Motocyklista zignorował przepisy
Gdy strażnicy miejscy postanowili interweniować, motocyklista nie okazał chęci współpracy. Zatrzymany na jednym ze skrzyżowań, odmówił zjechania na pobocze i wyrażał się w sposób niecenzuralny. Przyznał, że jazda bez kasku daje mu poczucie swobody, ponieważ czuje wiatr we włosach.

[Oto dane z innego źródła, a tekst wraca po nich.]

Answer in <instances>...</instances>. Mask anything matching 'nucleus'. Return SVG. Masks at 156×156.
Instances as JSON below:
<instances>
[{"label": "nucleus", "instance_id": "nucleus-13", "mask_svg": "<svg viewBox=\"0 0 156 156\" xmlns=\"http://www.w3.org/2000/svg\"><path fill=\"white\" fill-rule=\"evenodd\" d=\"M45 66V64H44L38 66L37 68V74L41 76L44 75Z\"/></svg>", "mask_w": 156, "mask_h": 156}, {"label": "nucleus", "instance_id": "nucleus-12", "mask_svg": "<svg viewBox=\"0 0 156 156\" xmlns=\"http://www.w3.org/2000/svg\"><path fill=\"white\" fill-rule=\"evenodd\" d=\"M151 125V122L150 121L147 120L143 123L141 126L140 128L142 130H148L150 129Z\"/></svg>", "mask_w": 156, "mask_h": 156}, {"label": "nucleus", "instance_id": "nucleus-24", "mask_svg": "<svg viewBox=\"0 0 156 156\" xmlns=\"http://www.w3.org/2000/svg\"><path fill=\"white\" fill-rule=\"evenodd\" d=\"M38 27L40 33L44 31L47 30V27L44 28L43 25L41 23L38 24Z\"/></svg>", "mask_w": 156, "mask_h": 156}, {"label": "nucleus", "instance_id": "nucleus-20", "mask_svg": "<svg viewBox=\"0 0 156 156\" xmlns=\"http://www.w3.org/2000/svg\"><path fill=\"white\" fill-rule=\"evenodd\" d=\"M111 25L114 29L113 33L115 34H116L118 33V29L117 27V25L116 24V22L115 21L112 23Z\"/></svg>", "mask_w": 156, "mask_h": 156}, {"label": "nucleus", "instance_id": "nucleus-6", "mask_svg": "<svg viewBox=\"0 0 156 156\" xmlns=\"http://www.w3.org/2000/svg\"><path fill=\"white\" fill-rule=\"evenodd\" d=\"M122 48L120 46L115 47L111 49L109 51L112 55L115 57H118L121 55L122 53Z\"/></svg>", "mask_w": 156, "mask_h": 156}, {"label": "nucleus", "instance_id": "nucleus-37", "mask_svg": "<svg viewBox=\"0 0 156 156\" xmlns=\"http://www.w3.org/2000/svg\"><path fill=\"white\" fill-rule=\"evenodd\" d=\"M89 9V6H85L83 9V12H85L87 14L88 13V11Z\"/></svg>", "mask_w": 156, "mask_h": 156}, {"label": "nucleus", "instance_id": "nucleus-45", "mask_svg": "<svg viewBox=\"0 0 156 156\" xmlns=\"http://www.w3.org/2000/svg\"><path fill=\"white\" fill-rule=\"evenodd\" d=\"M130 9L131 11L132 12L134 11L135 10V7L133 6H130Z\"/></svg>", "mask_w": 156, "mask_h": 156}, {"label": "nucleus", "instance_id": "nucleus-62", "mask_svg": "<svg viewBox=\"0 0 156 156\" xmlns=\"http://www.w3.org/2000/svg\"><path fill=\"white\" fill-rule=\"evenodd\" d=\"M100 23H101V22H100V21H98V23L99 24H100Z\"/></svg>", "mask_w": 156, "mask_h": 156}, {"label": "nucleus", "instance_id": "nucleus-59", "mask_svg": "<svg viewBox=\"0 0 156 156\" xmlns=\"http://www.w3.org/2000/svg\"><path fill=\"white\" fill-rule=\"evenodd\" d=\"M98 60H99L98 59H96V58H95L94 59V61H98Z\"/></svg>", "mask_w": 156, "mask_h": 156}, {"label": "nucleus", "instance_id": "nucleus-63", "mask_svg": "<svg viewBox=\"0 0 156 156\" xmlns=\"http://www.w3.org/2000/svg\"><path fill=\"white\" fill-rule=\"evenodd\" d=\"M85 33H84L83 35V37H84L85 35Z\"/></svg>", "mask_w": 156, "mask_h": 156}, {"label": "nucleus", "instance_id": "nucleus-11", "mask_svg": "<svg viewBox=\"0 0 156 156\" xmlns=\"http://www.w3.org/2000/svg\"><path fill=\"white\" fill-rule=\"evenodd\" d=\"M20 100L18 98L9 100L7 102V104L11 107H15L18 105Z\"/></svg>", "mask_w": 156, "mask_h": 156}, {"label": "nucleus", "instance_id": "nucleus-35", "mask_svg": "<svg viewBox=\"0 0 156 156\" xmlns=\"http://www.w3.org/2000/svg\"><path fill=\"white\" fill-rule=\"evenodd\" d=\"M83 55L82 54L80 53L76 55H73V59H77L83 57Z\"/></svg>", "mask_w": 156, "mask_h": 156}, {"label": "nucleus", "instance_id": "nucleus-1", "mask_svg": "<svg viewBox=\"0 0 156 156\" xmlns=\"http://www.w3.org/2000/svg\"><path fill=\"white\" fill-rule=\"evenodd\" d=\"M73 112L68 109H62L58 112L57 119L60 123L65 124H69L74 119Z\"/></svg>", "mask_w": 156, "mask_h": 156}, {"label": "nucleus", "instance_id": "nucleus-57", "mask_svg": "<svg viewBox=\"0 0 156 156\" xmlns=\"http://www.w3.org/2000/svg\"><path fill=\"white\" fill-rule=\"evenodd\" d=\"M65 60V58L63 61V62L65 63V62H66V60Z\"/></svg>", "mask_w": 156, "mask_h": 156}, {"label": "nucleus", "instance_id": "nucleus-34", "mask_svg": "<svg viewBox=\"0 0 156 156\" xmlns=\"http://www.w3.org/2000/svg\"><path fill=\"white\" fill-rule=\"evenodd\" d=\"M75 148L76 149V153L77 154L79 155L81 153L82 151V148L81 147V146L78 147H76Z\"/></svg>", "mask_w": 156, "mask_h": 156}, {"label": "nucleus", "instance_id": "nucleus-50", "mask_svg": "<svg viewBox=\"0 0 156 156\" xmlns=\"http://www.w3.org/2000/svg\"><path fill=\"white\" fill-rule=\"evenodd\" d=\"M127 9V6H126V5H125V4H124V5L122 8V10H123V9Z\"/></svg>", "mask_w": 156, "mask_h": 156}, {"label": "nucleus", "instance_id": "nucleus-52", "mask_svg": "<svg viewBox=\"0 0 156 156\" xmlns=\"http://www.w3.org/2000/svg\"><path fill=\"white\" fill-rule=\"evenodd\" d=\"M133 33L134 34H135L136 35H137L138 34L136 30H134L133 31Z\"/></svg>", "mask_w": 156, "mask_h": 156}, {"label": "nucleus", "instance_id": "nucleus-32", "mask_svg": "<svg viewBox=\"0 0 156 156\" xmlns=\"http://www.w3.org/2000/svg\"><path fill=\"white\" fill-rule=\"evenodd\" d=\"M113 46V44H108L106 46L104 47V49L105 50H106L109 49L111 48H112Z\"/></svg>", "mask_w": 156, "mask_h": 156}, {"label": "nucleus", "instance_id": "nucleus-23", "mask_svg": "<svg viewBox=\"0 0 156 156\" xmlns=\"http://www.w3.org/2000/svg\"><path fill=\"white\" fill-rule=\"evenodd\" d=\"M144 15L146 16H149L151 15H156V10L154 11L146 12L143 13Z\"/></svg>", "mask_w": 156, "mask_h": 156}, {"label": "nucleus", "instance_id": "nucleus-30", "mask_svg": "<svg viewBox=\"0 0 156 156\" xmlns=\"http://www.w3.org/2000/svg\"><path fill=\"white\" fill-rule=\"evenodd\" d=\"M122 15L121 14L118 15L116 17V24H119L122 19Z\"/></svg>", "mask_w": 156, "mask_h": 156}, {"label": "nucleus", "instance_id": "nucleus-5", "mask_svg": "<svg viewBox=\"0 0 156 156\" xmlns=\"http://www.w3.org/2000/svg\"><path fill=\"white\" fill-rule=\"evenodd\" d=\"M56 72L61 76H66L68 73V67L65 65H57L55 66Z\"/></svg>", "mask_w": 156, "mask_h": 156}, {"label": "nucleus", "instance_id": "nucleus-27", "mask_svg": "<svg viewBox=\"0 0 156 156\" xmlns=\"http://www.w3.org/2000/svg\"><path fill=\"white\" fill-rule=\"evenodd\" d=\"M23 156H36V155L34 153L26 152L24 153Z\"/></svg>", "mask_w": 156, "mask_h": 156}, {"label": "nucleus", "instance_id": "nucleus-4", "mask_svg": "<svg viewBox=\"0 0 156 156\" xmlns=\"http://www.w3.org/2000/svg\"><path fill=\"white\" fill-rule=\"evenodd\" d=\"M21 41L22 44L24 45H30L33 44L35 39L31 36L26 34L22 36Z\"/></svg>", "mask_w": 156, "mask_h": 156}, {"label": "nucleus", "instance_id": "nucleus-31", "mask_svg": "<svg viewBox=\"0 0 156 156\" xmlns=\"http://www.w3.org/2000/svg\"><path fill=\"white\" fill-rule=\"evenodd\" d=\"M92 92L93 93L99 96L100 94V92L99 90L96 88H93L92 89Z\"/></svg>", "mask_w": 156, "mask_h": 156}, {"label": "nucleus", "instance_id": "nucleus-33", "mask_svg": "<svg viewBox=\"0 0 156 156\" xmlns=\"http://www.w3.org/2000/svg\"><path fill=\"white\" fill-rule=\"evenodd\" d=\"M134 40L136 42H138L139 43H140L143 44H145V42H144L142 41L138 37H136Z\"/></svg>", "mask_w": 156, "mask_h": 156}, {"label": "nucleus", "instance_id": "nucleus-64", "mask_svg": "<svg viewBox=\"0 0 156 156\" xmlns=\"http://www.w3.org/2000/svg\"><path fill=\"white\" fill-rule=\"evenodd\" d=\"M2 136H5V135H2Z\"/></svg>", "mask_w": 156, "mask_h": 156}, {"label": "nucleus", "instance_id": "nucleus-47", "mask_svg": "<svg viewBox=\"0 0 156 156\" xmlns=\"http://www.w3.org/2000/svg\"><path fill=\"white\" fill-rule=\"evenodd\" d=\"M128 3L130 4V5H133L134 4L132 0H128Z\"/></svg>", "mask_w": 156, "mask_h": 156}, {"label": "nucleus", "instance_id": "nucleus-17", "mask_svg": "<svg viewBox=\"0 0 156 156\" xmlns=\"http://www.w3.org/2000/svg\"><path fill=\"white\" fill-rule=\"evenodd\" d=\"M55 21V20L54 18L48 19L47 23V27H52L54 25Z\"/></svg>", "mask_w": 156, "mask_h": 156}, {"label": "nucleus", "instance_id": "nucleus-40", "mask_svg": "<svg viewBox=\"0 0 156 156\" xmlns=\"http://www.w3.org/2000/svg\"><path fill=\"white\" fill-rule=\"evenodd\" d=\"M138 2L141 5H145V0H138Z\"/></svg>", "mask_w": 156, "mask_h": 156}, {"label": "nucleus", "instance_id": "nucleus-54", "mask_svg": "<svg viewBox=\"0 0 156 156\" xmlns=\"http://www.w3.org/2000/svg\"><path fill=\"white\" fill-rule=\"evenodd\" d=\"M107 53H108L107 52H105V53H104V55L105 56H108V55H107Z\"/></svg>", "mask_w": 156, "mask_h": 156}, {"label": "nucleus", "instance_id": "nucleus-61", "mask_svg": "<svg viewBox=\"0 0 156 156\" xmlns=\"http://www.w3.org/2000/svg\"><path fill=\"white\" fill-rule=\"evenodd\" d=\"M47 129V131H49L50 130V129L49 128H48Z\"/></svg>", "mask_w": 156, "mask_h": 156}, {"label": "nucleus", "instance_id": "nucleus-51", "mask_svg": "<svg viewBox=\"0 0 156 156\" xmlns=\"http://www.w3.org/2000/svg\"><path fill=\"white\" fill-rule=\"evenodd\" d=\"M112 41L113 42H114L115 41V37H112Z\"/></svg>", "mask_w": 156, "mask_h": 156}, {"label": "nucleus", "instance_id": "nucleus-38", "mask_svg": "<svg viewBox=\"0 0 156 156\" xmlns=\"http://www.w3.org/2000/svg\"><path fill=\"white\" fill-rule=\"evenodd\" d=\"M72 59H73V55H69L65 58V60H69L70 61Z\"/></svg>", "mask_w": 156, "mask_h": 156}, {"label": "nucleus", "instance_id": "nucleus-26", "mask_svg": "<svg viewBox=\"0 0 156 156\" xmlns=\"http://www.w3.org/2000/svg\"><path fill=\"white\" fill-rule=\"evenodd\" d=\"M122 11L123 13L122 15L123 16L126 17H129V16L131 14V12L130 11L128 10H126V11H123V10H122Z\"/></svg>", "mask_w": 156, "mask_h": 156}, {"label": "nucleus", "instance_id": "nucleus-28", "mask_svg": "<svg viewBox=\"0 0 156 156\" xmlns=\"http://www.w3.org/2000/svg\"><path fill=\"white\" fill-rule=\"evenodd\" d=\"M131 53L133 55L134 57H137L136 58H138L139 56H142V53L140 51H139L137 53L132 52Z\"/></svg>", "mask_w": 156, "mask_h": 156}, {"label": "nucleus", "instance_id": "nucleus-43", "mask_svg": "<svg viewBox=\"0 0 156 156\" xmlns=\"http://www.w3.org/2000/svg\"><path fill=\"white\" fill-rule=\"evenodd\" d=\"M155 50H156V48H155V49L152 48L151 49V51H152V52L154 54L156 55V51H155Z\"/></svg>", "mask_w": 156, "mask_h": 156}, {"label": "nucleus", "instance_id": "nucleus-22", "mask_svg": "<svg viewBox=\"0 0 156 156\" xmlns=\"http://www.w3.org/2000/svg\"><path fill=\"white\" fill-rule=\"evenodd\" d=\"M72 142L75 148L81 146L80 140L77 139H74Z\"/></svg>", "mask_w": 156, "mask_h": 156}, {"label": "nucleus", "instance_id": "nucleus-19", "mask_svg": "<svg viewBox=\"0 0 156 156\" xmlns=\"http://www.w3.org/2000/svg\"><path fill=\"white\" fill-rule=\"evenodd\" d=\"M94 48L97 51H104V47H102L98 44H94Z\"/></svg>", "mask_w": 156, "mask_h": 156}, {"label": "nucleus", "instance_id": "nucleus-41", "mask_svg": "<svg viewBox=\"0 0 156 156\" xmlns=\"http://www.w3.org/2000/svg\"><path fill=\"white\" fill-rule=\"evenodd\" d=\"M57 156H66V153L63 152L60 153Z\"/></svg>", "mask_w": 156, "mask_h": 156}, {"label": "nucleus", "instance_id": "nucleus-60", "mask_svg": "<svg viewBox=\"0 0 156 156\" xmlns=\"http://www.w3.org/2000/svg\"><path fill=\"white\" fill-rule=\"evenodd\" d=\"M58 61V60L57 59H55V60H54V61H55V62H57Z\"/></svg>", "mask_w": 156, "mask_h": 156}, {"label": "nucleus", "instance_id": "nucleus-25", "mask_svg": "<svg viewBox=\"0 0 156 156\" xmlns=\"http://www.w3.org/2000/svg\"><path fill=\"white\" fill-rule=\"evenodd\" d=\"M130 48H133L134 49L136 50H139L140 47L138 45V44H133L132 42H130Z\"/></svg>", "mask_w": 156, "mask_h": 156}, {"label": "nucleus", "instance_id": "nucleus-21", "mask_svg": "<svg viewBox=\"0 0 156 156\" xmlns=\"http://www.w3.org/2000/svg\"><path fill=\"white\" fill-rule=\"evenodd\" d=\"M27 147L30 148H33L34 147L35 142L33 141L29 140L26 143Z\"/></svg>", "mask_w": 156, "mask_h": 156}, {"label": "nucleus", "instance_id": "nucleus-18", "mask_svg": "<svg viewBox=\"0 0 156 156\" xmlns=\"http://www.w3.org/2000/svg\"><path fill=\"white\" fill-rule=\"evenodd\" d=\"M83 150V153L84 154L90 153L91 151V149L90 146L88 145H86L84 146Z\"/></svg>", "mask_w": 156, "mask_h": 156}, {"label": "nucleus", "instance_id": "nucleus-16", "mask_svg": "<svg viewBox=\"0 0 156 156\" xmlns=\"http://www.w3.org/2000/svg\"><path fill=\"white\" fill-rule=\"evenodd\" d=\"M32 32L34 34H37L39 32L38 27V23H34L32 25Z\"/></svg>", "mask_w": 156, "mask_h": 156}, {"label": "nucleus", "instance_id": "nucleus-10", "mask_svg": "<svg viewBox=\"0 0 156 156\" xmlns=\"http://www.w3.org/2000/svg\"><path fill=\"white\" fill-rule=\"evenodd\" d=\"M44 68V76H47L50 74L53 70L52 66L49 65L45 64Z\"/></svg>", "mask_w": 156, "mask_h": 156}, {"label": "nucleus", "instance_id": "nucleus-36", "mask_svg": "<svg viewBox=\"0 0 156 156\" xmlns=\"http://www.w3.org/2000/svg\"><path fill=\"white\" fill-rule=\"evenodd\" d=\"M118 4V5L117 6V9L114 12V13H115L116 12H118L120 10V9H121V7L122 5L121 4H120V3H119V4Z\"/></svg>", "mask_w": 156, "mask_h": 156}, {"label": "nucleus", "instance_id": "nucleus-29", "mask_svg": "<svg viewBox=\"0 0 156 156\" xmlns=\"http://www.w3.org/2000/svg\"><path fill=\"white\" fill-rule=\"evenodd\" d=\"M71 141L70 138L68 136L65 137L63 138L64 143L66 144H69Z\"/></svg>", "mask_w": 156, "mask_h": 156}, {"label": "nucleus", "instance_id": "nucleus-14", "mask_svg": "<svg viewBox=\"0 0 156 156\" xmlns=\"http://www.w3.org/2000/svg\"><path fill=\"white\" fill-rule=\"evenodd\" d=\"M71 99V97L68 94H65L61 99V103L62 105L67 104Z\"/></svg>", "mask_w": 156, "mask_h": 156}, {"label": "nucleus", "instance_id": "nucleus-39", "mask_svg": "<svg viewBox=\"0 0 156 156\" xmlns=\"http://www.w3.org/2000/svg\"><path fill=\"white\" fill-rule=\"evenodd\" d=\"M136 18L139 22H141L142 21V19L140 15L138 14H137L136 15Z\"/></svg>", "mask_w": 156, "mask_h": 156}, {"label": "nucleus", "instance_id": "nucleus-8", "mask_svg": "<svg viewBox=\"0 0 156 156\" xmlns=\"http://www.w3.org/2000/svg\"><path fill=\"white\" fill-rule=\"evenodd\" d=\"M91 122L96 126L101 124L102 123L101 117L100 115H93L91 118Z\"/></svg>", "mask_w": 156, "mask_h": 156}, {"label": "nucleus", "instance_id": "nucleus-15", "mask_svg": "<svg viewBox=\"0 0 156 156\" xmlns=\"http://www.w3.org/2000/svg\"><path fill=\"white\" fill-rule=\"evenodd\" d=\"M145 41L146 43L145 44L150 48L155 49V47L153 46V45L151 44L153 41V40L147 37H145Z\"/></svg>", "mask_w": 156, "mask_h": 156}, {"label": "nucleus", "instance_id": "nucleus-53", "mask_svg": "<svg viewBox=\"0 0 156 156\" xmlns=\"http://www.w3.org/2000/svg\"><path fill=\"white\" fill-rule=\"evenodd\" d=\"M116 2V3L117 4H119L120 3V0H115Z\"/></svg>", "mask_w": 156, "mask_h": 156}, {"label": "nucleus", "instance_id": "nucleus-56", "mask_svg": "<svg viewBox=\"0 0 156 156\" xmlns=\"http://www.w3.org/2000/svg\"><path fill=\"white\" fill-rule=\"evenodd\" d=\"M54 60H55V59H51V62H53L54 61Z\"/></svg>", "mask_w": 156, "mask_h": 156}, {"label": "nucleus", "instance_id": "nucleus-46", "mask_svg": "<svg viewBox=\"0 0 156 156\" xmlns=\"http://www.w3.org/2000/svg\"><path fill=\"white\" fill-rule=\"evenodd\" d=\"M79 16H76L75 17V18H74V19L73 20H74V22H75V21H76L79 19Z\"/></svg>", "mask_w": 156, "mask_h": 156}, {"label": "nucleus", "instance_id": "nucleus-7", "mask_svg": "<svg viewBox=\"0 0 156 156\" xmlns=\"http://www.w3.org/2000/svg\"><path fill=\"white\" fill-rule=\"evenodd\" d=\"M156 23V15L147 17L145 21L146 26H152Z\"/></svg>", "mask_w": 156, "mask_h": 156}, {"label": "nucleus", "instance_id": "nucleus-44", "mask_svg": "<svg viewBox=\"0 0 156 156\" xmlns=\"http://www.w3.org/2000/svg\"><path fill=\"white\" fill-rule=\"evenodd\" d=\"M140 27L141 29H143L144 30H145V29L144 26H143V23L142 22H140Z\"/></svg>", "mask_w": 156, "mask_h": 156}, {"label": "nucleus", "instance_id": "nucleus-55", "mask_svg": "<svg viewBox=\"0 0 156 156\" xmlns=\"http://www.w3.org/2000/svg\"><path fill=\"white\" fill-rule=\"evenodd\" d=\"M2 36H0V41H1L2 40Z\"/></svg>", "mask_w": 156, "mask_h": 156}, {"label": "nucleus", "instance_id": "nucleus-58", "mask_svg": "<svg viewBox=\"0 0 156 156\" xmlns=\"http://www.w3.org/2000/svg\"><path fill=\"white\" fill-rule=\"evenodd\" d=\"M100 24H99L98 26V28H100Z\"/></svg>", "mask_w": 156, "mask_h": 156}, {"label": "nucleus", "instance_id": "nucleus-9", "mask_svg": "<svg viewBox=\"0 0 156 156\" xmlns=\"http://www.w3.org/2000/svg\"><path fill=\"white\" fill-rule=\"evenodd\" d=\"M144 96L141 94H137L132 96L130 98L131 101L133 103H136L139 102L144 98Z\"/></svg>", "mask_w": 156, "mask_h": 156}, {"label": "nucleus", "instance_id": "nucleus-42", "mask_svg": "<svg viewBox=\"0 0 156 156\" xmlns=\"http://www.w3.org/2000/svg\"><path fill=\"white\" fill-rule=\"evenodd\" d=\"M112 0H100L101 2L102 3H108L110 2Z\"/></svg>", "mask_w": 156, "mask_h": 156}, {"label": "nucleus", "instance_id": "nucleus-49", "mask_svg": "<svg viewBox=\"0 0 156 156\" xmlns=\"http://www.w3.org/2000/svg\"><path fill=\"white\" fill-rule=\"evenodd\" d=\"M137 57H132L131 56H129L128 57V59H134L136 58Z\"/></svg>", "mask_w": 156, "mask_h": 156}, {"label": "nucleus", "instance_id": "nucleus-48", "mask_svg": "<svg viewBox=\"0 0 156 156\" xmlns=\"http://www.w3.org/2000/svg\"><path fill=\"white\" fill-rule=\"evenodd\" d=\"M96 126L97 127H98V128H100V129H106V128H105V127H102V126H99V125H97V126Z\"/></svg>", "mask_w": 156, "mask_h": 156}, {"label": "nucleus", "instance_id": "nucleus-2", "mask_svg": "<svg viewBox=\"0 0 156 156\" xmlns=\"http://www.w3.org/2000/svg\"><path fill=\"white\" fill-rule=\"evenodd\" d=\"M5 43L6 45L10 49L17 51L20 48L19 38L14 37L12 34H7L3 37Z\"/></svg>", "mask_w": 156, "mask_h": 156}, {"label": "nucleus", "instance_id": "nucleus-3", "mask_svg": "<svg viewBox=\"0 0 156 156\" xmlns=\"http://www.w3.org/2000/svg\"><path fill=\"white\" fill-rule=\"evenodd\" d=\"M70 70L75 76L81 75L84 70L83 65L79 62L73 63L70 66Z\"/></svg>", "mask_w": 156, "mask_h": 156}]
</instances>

Brak dokumentów i wezwanie policji
Z powodu braku dokumentów tożsamości strażnicy wezwali na miejsce policję. Kontrola wykazała, że motocyklista nie posiadał uprawnień do prowadzenia pojazdów. Ostatecznie jednoślad został zabezpieczony i przewieziony na policyjny parking. Cała interwencja zajęła ponad dwie godziny.
Konsekwencje prawne
Nieodpowiedzialne działanie kierowcy zostanie rozpatrzone przez sąd, gdzie grozi mu wysoka kara finansowa za naruszenie przepisów i stwarzanie zagrożenia na drodze. Strażnicy miejscy podkreślili, że takie przypadki są traktowane bardzo poważnie, aby zapewnić bezpieczeństwo wszystkim uczestnikom ruchu.